A person who is and remains a Catholic after all the horrors the Church has tried to cover up just recently not to mention down through history cares only about themselves, the church and possibly their own family members.

I’m pretty sure I got four years further than you did.

People don’t go to college to teach their professors. It’s the other way around and you would know that if you had ever been there.

Yeah well I could say the same about you. How about a high school diploma? Do you even have one of those?

Yes there are many arguments but arguments are not evidence. A person with evidence does not need arguments. Besides their arguments are weak and in some cases downright silly, and have all been refuted countless times. Touche.

No, someone would have to prove there were Christ followers in Judea, Christians in Judea in the First Century. But the first mentions of Christians are the ones in Rome. And then the superstition spread TO Judea.

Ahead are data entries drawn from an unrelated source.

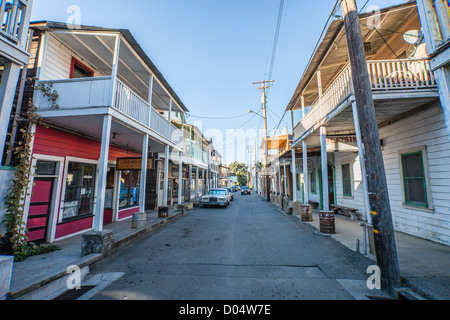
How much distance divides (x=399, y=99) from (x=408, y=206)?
3.71 m

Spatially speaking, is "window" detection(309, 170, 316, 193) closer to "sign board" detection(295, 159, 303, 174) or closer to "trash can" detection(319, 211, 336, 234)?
"sign board" detection(295, 159, 303, 174)

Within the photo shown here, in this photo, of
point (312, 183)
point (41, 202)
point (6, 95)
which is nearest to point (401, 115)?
point (312, 183)

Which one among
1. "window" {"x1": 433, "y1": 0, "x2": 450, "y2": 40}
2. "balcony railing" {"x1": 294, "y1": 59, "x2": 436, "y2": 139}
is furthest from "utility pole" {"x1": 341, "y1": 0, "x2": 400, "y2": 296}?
"balcony railing" {"x1": 294, "y1": 59, "x2": 436, "y2": 139}

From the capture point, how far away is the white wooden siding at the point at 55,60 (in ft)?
19.9

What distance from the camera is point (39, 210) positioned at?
582 centimetres

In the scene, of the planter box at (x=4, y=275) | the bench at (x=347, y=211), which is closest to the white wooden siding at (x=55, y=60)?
the planter box at (x=4, y=275)

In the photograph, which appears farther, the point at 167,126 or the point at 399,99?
the point at 167,126

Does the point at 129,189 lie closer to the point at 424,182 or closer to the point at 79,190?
the point at 79,190

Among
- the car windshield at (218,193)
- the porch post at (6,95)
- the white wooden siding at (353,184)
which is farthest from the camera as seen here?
the car windshield at (218,193)

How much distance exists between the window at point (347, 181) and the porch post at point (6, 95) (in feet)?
41.3

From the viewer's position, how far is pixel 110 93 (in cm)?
572

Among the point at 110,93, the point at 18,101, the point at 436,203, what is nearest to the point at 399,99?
the point at 436,203

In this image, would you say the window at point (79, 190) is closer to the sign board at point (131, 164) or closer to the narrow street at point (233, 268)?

I’ve done that. I have demonstrated that the gospels are structured exactly like other myths and fiction and not like any historical narratives. I given sources for them in the OT as well as Greek mythology. I’ve shown that the historical Jesus nonsense is based on shoddy, desperate arguments and not evidence. I’ve shown that Jesus mythicism is not some fringe theory the apologists claim it is. And I haven’t even brought out the big guns yet. Even the Bible talks about mythicism: “By this you know the spirit of God: every spirit that confesses Jesus Christ has come in the flesh is from God. And any spirit that does not confess Jesus has come in the flesh is not from God.” - 1John 2-3.
Nobody in academia talks like you do. World class scholars my foot.